Les événements se déroulent suivant les prévisions: pressés par les appels de l’autorité et voyant que leur position devient intenable, la plupart des rebelles décident de capituler. Mais une poignée d’irréductibles, une quinzaine environ, refusent de se rendre. Le peloton de gendarmerie se dirige vers eux et tente de les encercler, lorsqu’une centaine de ceux qui étaient désarmés et se trouvent à ce moment derrière les gendarmes se précipitent sur le tas de lances qu’ils venaient d’abandonner et foncent dans le dos des gendarmes. Ceux-ci n’ont que le temps de faire volte-face et d’ouvrir le feu sur les assaillants qui s’apprêtent à les embrocher. Le groupe des quinze irréductibles en profite pour se ruer à son tour dans le dos des gendarmes venant de la droite. La fusillade est brève mais meurtrière; force reste à la loi! L’engagement avait duré deux minutes. Il se soldait par 27 tués et 44 blessés ».

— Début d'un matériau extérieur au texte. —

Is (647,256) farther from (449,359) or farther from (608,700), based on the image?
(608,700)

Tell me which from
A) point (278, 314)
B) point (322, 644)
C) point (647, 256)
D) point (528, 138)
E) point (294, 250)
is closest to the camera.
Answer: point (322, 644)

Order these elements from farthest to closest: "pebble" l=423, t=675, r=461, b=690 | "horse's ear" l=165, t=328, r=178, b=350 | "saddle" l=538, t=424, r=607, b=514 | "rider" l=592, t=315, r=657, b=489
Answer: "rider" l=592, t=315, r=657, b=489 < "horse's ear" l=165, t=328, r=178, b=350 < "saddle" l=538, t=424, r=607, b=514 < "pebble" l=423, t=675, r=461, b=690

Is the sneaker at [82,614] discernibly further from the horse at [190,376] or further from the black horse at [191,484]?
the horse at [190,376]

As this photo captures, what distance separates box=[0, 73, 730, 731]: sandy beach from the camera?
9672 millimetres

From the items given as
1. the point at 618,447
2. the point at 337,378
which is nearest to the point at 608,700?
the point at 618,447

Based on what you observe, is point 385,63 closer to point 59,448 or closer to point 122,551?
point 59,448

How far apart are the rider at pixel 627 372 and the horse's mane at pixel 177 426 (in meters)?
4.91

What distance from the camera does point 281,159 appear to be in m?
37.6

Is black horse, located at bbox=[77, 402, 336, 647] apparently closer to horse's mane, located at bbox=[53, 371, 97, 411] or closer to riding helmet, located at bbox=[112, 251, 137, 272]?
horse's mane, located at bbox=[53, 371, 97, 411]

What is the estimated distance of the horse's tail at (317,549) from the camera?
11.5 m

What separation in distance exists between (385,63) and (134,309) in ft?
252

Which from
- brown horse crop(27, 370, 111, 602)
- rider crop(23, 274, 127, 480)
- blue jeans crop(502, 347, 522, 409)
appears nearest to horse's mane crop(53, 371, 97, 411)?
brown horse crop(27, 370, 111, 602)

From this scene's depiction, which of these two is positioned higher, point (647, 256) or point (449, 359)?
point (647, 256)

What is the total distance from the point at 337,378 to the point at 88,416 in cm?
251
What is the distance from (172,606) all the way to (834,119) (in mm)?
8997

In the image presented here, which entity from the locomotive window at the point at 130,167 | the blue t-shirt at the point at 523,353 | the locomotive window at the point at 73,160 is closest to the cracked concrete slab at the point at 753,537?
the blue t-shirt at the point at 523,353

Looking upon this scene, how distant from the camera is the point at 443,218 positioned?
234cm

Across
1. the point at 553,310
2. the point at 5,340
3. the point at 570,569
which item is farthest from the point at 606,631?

Comme l’écrit le lieutenant-colonel Bruneau, j’avais insisté auprès des leaders hutu pour qu’ils imposent la coexistence pacifique des deux races. Mais ce n’était pas le principal de mes soucis. J’étais persuadé que les Hutu ne molesteraient plus les Tutsi dès qu’ils auraient pris légalement le pouvoir et à condition, bien entendu, que les Tutsi acceptent le verdict des élections. Les Hutu n’étaient pas naturellement vindicatifs; cela explique en partie leur dépendance séculaire des Tutsi.

Non, mon souci le plus immédiat était de voir les élections se dérouler dans le calme. L’objectif des Tutsi était visiblement d’empêcher qu’il en soit ainsi et de pouvoir convaincre la Belgique et l’ONU que des élections tenues dans de telles conditions n’étaient pas valables et devaient être annulées.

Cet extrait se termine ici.